Musharraf's position, however, is now weaker than ever. As a civilian president, he will be dependent on the loyalty of the man he has appointed to succeed him as army chief, General Ashfaq Kiyani, for whom he may soon become a liability. Although he will retain his team of military aides and continue to chair the National Security Council, a body he created that straddles the military and civilian spheres, Musharraf will rapidly find that loyalty is to the uniform, not to the man. Under the constitution -- suspended by the state of emergency declared on November 3 -- his only real power as president will derive from his ability to dissolve parliament.
Pakistan is now poised for a destabilising period of cohabitation between Musharraf and the two former prime ministers, Benazir Bhutto and Nawaz Sharif, he has recently allowed back into the country. They are -- at least for now -- in confrontational mode. Bhutto, whose Pakistan People's party commands about 35 per cent of the popular vote, has pledged to restore the judiciary should it come to power after the January 8 elections. Sharif, leader of a faction of the more conservative Pakistan Muslim League, has been even more forthright, on Monday describing the restoration of Iftikhar Chaudhry, sacked twice as chief justice in the past eight months, as "the most important thing" on his agenda.
It is questionable whether Bhutto would follow through on her commitment to restore Chaudhry and other independent justices to their old jobs. But any sign that she were planning such a move would be the final straw for the shaky US-backed power-sharing arrangement between the PPP leader and Musharraf. Things have not yet reached that stage. Bhutto knows that a liberated court would want to throw out Musharraf's National Reconciliation Ordinance, a decree waiving corruption charges against politicians, which principally benefited her. Once in power, though, she may feel it is worth taking that risk to rid herself of a meddlesome general.
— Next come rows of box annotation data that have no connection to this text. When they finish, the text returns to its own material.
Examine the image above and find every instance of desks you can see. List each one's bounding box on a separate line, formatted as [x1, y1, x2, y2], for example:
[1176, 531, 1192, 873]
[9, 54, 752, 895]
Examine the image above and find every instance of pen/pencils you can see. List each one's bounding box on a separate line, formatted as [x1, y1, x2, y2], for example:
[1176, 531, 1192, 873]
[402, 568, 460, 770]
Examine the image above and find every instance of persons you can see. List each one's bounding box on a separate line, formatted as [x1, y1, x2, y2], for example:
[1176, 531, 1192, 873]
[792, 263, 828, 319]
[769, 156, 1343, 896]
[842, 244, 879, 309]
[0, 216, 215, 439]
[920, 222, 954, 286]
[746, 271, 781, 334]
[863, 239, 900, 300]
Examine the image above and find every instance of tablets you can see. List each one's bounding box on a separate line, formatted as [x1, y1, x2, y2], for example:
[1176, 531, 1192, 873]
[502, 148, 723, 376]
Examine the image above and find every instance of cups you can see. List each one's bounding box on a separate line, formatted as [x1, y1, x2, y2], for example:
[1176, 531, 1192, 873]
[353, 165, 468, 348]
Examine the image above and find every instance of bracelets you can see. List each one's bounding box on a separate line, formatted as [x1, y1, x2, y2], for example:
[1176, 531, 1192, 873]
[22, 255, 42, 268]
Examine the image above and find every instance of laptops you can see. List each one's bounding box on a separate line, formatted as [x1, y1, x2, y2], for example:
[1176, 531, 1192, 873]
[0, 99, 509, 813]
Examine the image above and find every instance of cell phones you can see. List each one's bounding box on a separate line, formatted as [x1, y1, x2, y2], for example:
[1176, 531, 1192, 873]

Accustomed to absolute power, Musharraf will be unable to cohabit with Bhutto or Sharif for long before he loses patience. There are signs that the military is already losing its limited enthusiasm for a third Bhutto administration; while dreadful personal relations between Sharif and Musharraf have improved little since the general's 1999 coup. The president may hope he can cobble together a supportive majority in parliament without the help of Bhutto and Sharif. But that may well require vote-rigging on a scale sufficient to trigger a massive new wave of protests and undermine further his ability to command public support for the war on terror.
By clinging to the presidency, Musharraf has lost his best chance of going out if not in a blaze of glory, then at least as the man who moved Pakistan furthest towards peace with India and oversaw one of the fastest periods of economic growth, however flawed, in the country's history. To salvage what remains of his legacy, Musharraf should as soon as possible let the chairman of the senate take over as an interim president and withdraw from politics. The January elections will most likely result in a centre-left or a centre-right government: there is little frightening in that. It will certainly be less destabilising for Pakistan and less worrying for the rest of the world than five more years under Musharraf.